Stella Prize Longlist Announced

stella-logo-largeThe longlist for Australia’s first women’s literary prize, The Stella Prize, has been announced.*

From almost 200 original entries, the Stella Prize judges — writer and critic Kerryn Goldsworthy, author Kate Grenville, actor and creator Claudia Karvan, bookseller Fiona Stager and broadcaster Rafael Epstein — have selected 12 books for the longlist.

In alphabetical order, they are:

  • Floundering by Romy Ash (Text Publishing)
  • Mazin Grace by Dylan Coleman (UQP)
  • The Burial by Courtney Collins (Allen & Unwin)
  • The People Smuggler by Robin de Crespigny (Penguin/Viking)
  • Questions of Travel by Michelle de Kretser (Allen & Unwin)
  • Sufficient Grace by Amy Espeseth (Scribe Publications)
  • The Sunlit Zone by Lisa Jacobson (Five Islands Press)
  • Like a House on Fire by Cate Kennedy (Scribe Publications)
  • Sea Hearts by Margo Lanagan (Allen & Unwin)
  • The Mind of a Thief by Patti Miller (UQP)
  • An Opening by Stephanie Radok (Wakefield Press)
  • Mateship with Birds by Carrie Tiffany (Pan Macmillan/Picador)

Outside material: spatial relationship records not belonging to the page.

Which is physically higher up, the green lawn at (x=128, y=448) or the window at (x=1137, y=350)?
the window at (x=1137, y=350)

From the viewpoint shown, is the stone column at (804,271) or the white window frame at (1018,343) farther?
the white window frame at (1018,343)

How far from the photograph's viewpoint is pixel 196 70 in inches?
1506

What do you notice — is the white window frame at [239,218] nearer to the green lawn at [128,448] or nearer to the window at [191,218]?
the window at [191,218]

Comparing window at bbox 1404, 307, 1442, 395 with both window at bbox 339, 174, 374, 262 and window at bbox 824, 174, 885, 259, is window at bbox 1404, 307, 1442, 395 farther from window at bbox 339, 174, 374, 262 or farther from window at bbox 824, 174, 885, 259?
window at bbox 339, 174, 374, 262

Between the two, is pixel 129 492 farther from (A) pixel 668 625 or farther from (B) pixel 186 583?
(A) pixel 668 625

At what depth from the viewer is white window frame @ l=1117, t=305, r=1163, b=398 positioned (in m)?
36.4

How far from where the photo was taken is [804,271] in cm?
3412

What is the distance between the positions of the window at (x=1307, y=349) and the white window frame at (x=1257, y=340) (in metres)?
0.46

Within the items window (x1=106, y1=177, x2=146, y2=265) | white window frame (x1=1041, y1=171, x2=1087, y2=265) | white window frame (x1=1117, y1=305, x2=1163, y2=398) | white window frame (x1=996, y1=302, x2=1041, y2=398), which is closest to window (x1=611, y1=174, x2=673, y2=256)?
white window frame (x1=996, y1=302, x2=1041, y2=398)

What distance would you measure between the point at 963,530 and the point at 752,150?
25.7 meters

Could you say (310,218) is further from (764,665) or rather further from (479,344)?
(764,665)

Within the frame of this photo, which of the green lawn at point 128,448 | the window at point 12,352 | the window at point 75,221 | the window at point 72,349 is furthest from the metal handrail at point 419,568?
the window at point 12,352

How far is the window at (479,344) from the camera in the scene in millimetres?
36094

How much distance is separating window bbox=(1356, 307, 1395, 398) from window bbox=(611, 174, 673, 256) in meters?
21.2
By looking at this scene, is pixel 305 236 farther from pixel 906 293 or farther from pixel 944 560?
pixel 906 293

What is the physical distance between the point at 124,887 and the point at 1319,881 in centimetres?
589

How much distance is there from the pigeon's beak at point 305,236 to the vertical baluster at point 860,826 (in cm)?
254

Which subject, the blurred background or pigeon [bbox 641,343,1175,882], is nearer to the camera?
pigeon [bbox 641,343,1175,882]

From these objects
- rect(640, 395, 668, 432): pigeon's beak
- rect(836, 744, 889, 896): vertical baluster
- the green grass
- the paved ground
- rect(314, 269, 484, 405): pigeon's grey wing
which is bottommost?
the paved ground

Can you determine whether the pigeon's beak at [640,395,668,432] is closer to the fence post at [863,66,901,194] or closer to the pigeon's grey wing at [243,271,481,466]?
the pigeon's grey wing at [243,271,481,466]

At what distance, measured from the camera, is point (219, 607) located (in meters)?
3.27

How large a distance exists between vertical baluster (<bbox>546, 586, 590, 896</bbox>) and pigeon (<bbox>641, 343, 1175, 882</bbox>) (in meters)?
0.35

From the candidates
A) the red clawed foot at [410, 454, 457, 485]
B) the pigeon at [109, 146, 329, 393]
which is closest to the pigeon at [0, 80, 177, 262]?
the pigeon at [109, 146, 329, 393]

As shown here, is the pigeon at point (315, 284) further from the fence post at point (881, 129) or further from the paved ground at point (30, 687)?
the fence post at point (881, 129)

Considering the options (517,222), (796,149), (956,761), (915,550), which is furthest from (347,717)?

Criteria for The Stella Prize are that the works be “original, excellent and engaging.” It is an “eclectic longlist,” according to the judges, one “that reflects the breadth of imagination, knowledge and skill in contemporary Australian women’s writing.” The longlist includes works of several genres, including short stories, speculative fiction in verse, fantasy and nonfiction: “stories from the past and from the future; stories of children at risk, of racial tension, of world travel, and of unimaginable danger and loss.” (You can read more about books on the longlist on The Stella Prize website).

Given the interest in books by Australian women by participants in the Australian Women Writers Challenge, it’s surprising to discover that only six out of the 12 books on the Stella Prize longlist have been reviewed for the challenge. (Paula Grunseit gave a wrap-up of some of those reviews on the AWW blog.)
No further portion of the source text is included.